* What the task asks
Can you write out the records again, swapping "closest" for "nearest" and leaving everything else unchanged?
═════ Data section
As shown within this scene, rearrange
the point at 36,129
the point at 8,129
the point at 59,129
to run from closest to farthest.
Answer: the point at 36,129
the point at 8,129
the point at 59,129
══════════
* Full solution
As shown within this scene, rearrange
the point at 36,129
the point at 8,129
the point at 59,129
to run from nearest to farthest.
Answer: the point at 36,129
the point at 8,129
the point at 59,129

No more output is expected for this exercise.